Escritor y navegante, Juan Bautista Duizeide recorrió los mares del mundo a bordo de todo tipo de embarcaciones. Cuando dejó de navegar, se dedicó a la literatura. Historia de un marplatense que sigue guiándose por los ciclos del agua.
Foto Pepe Mateos
Desde que tiene uso de memoria supo que quería navegar. Le fascinaba ir a pasear con sus abuelos de Necochea al puerto de Quequén, donde se vendían partes de barcos desguazados. “Me podía pasar horas mirando timones, anclas, mástiles, y casi todas mis lecturas infantiles fueron sobre viajes en barco. Así que mi pasión por navegar y por la literatura crecieron juntas”, cuenta el marplatense Juan Bautista Duizeide, quien pasó gran parte de su vida a bordo de buques cargueros, petroleros y muchos otros, y hoy vive, también rodeado de agua, en una isla del Tigre.
Sin embargo, en su casa no se ven piezas de barcos ni instrumentos de navegación, como podría esperarse, aunque sí una infinidad de libros cubriendo casi todas las paredes; incluidos los que él mismo escribió, inspirados en su propia vida marinera.
Cuenta que, aunque en su familia no había marinos, sus padres respetaron su vocación y lo enviaron a cursar la secundaria al Liceo Naval.
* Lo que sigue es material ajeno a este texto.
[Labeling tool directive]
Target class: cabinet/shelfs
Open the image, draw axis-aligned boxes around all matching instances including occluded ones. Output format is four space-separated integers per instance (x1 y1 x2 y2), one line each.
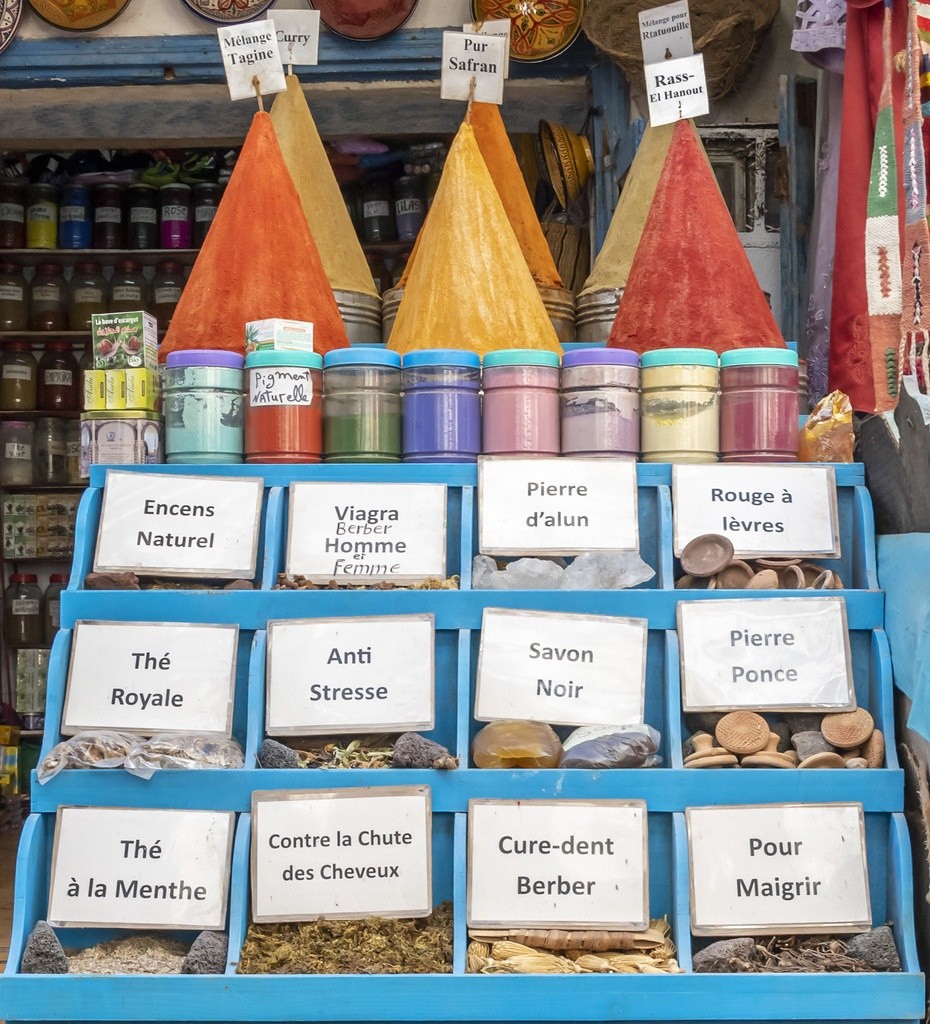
0 175 414 804
0 460 926 1024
Allí soportó la disciplina militar y la dura exigencia física, e hizo sus primeras experiencias de navegación tanto en río como en mar abierto. “Tuve allí un profesor de Literatura excelente que nos hacía leer a Borges, a Cortázar, a García Lorca y muchísimos otros autores, y por suerte lo pude aprovechar al máximo”, cuenta.
Después ingresó en la Escuela Nacional de Náutica, en Buenos Aires, de la que egresó como piloto naval y empezó a navegar en barcos cargueros mientras, al mismo tiempo, estudiaba Periodismo en la Universidad de La Plata. “Había una bolsa de trabajo en la que uno se anotaba y podía elegir qué viajes hacer –explica–, entonces me las arreglaba para ir a navegar en los meses de vacaciones”.
De sus aventuras con alta adrenalina en alta mar, recuerda un barco granelero viejo y derruido en el que navegó desde Necochea hasta Perú y Ecuador, de ida por el estrecho de Magallanes y de vuelta por el cabo de Hornos: “Sentíamos que podía estallar en mil pedazos en cualquier momento”. O un pesquero que estuvo a punto de darse vuelta a causa de una ola gigantesca en el Atlántico Sur, no demasiado lejos de la isla de los Estados: “Lo contuvo el peso de las redes en el agua cuando estaba completamente acostado”.
Llegó hasta el mar del Norte y el Báltico, en Europa; pero se vio obligado a abandonar la vida de marino cuando en la década del 90, era de privatizaciones, la flota mercante fue reducida al mínimo: “Pasamos de tener 200 barcos con pabellón nacional a solo diez, y hoy no queda ninguno”, se lamenta. Sin chances de volver a embarcarse, derivó hacia su otra vocación: “Dejé de navegar y empecé a escribir, una cosa reemplazó a la otra”, resume. Así vieron la luz las novelas Kanaka y La canción del naufragio, y los cuentos de Noche cerrada mar abierto.
“La navegación es un tema fascinante para la literatura, porque todo el tiempo suceden cosas cercanas a lo fantástico, y son cosas que conozco, sobre las cuales no necesito documentarme. Además, el hecho de que un grupo de personas esté obligado a convivir es casi un laboratorio de conductas muy interesante porque se caen todas las caretas y siempre hay tensiones y conflictos”, explica.
Un hallazgo en este camino fue el descubrimiento de la novela Sudeste, de Haroldo Conti. “Me encontré con alguien, un argentino, que narra su experiencia como navegante en el Delta del Paraná, cuando en general la literatura argentina suele contar historias de pasajeros más que de tripulantes, a diferencia de los anglosajones Conrad, Stevenson o Melville”, explica. De hecho, también compiló para la editorial Adriana Hidalgo dos volúmenes de cuentos de autores clásicos del género como los mencionados.
La pandemia lo sorprendió en la isla: “Es el mejor lugar”, admite. Desde allí, dedica sus días a escribir, traducir y dictar talleres de escritura y de lectura, tanto presenciales como on-line. “Son las típicas ‘changas’ de las que vivimos los escritores, que un día están y al día siguiente no”, explica. De todas formas, admite la satisfacción de hacer lo que le gusta y de seguir siendo fiel al medio acuático en su isla, donde el ritmo de su vida cotidiana también se guía por los ciclos del agua, también con sus crecientes y sus bajantes.